Deborah’s transition, in solidarity with most of the community in which she worshipped, involved a rupture between her “false” Catholicism and her “true” Catholicism. She and they will have to live with that break in their spiritual experience. It is not for me to judge them or any of the other Anglicans who followed the Anglicanorum coetibus trajectory. However, many of us reject this “break” as harmful and unnecessary. Deborah has suffered, as she told me and expressed publicly on her blog. It was necessary for her, but it is not a convincing argument for the ACC to embark on a path in which it has never shown the slightest interest.
No, I would not say I experienced a rupture, but a development of doctrine. I would say I experienced a continuity into a deeper Catholicism, one that includes communion with the Bishop of Rome and bishops in communion with him as a key part.
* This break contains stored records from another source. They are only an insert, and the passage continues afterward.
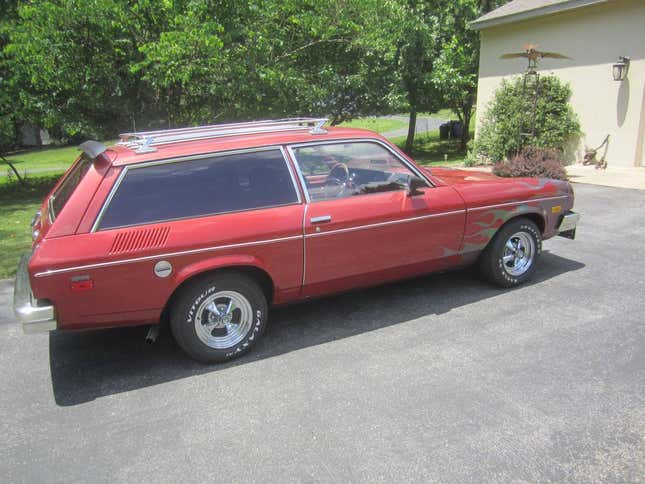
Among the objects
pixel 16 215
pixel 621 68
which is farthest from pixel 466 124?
pixel 16 215

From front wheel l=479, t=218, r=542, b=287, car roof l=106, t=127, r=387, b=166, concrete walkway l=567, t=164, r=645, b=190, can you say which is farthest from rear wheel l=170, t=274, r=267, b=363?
concrete walkway l=567, t=164, r=645, b=190

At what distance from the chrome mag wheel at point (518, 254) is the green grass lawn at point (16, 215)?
17.9 ft

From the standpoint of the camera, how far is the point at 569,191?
533 centimetres

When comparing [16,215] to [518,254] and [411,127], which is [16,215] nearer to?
[518,254]

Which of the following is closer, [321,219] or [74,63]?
[321,219]

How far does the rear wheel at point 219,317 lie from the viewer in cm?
A: 374

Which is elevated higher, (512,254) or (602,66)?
(602,66)

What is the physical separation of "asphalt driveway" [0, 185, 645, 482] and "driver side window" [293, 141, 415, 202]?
1121mm

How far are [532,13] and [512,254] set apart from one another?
10387mm

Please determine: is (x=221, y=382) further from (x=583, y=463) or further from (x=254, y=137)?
(x=583, y=463)

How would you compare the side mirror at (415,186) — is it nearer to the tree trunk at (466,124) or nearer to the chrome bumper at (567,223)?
the chrome bumper at (567,223)

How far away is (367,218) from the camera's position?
13.9 ft

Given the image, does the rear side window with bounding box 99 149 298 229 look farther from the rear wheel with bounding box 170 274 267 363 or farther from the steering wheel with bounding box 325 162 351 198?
the rear wheel with bounding box 170 274 267 363

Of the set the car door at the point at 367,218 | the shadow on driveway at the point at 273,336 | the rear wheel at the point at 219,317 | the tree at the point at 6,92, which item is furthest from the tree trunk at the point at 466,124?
the rear wheel at the point at 219,317
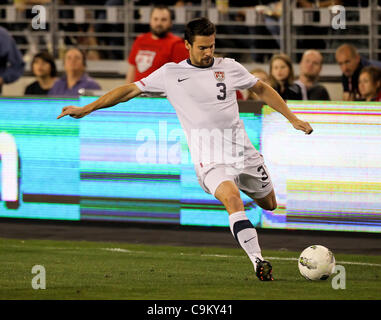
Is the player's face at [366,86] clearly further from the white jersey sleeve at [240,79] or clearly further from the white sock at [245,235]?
the white sock at [245,235]

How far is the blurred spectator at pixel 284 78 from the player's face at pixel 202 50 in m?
3.78

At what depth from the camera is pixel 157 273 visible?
9344 mm

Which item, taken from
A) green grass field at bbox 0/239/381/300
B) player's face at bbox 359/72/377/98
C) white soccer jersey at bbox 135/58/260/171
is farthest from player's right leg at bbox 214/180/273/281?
player's face at bbox 359/72/377/98

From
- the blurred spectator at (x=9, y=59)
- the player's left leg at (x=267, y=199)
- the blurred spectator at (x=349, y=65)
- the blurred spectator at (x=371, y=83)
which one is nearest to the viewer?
the player's left leg at (x=267, y=199)

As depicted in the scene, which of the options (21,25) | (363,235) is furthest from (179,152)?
(21,25)

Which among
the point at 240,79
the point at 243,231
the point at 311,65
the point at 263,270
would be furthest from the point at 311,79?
the point at 263,270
But I do not see my previous view of myself as “Catholic” as false, just not complete, or not-fully-consistent with the Catholic Church’s definition. As a Continuing Anglican I certainly had many elements of the Catholic faith that sadly I find missing among many contemporary cradle Catholics in the west. But having a Catholic faith without belonging to the Catholic Church no longer seemed to me an option.
That does not mean I look with scorn on my Continuing Anglican past, nor on my Baptist past. I learned a lot and am grateful for all the teaching and nourishment I received.
After all, it is what has led me to this point and for that I’m thankful.
And by the way, commentators—stop bashing each other and practice civility here or I’ll not publish your comments.
Fr. Anthony seems to default to a binary/black vs. white/ either/or thinking at times.